Objectives.
1 > List every country the aid passage names as a precedent in its first paragraph, with the year given for each.
2 > Carry on the aid passage from its last sentence, keeping its subject and tone.
++++ Passage
The precedents of Haiti (1994), Kosovo (1999), East Timor (1999), Afghanistan (2001) and other states suggest that as donors respond to the immediate emergencies of a "failed state" in transition, an array of aid and relief organisations rushes to the scene and in rapid-fire fashion assembles a rat-tat-tat of project-proposals for delivery by Monday week.

This "aid rush", in both process and outcome, carries the same kind of dangers as any adrenalin-fuelled activism. It can become not a catalyst for the creation of institutional capacity but an instrument of division, resentment and corruption. The United Nations and its agencies may try to ensure equality, but the apparent randomness of allocations often feeds a sense of unfairness among citizens and jealousies between the country's regions and groups. The cascade of distributive schemes spreads a sense of entitlement without legal foundation, as it is not rooted in legal and policy frameworks. The unintended consequences can include severe inefficiencies, arising for example from staffing hundreds of project-units where redundant or duplicate layers of management are paid exorbitantly to oversee costly and/or misdirected projects.

The result is that both government and citizens are bypassed, and the government loses the capability to respond to its citizens' complaints. The aid agencies managing the projects are based in capitals far away, beyond the reach of domestic citizens and with no direct legal responsibilities to recipients. There is a double loss of accountability, as citizens in the newly liberated countries have no official recourse and those in the aid agencies' own countries are too remote from the facts on the ground to hold those agencies answerable.

The Kabul rush

Afghanistan after the fall of the Taliban regime in November 2001 is a classic case. In Kabul that December, exhausted UN officials prepared more than 400 projects over a ten-day period - a rush impelled by the UN agencies' desire to ensure that they (and not the World Bank-administered trust fund) garnered the bulk of the resources about to be pledged by donors at the Tokyo conference of 21-22 January 2002. The UN bodies routinely find themselves in a financial crisis that means every emergency appeal is also seen as an opportunity to meet their headquarters' overheads. These efforts to raise finances are understandable, but not necessarily productive for the countries that the agencies set out to help.
++++++++
++++ Excerpted records
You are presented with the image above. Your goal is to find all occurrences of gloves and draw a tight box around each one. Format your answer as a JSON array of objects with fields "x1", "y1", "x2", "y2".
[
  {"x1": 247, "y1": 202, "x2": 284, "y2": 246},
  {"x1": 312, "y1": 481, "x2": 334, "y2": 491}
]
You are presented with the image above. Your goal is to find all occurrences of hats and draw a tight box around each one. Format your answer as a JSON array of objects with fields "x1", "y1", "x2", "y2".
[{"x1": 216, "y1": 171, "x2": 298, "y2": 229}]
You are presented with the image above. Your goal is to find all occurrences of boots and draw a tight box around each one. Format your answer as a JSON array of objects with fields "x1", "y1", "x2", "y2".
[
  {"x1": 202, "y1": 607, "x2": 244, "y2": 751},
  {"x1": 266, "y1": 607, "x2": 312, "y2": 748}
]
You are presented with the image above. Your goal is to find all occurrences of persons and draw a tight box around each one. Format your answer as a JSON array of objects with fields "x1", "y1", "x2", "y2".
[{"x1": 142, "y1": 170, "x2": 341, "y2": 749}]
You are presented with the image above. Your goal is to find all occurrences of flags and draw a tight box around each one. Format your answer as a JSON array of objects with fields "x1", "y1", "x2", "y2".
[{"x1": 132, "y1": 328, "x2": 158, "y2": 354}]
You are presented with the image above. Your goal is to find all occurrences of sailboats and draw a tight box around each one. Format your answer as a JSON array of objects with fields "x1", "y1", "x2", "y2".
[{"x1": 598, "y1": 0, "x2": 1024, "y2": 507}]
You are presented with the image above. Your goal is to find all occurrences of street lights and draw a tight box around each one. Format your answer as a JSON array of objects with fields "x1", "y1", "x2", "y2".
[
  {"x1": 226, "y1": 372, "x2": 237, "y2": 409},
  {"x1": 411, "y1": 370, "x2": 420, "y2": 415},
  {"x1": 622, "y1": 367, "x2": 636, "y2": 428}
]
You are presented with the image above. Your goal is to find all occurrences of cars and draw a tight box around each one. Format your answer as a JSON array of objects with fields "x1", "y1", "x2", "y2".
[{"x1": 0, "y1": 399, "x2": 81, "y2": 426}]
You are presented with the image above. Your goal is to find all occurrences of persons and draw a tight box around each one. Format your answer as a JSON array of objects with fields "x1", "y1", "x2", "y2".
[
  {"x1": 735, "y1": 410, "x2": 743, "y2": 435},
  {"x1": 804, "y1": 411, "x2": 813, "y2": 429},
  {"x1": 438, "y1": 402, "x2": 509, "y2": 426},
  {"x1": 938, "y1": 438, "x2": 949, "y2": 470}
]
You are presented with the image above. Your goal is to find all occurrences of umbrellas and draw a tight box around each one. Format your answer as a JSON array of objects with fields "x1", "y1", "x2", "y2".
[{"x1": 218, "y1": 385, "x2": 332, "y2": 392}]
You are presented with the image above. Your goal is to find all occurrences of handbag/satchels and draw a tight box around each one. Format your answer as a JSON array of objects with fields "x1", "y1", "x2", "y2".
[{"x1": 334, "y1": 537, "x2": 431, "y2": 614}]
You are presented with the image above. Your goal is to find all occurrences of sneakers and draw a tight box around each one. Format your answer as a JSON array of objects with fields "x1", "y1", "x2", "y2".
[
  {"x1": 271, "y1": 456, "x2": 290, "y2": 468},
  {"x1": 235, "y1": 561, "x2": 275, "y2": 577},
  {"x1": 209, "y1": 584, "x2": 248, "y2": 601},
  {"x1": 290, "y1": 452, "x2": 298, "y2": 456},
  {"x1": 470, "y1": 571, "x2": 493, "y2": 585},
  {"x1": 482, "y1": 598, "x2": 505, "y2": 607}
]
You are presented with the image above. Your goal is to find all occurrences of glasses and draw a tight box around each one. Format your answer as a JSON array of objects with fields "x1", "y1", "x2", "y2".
++++++++
Final results.
1 > Haiti (1994), Kosovo (1999), East Timor (1999), Afghanistan (2001)

2 >
The brochures describing the projects in Afghanistan were written in engaging language that employed all of the currently fashionable development vocabulary. In fact, however, the glue holding them together was nothing more than a random collection of initiatives put together in response to the available $1.8 billion that the aid system had allocated to the United Nations. The money - not any precise understanding of needs, thorough assessment of priorities or extensive cost-benefit analysis - came first, and shaped the result. This has contributed to a situation today where popular resentment with the apparent waste and ineffectiveness of UN agencies and NGOs runs very deep and provides a platform for demagogic politicians to demand draconian measures against the international presence.

The new government in Afghanistan was in 2002 acutely aware of the need for a peace dividend. It was also the sole body with the requisite legitimacy and breadth of vision to develop a comprehensive strategic framework. Some of the early aid programmes indeed provided visible results across the country and displayed signs of partnership between government and people that could enhance popular trust in government. Yet the national programmes devised by Kabul were actively impeded and subverted by those who lacked both legitimacy and the necessary vision to determine sound policy. The mistakes of this early period have been costly; more than six years afterwards, Afghanistan is beset by deep problems of which armed conflict is only the most visible (see Paul Rogers, "Afghanistan in an amorphous war", 19 June 2008).

The new model

What happened in Afghanistan has parallels with other many other post-conflict zones. Its lessons are multiple and relate alike to donors and recipients, external agencies and internal authorities, global citizens and local actors (understanding that in "failed state" situations, these categories are often intermingled). For the "internationals", Afghanistan teaches that parallel organisations do not result in creation of functioning states; that technical assistance is often wasteful; and that coordination among donors remains elusive.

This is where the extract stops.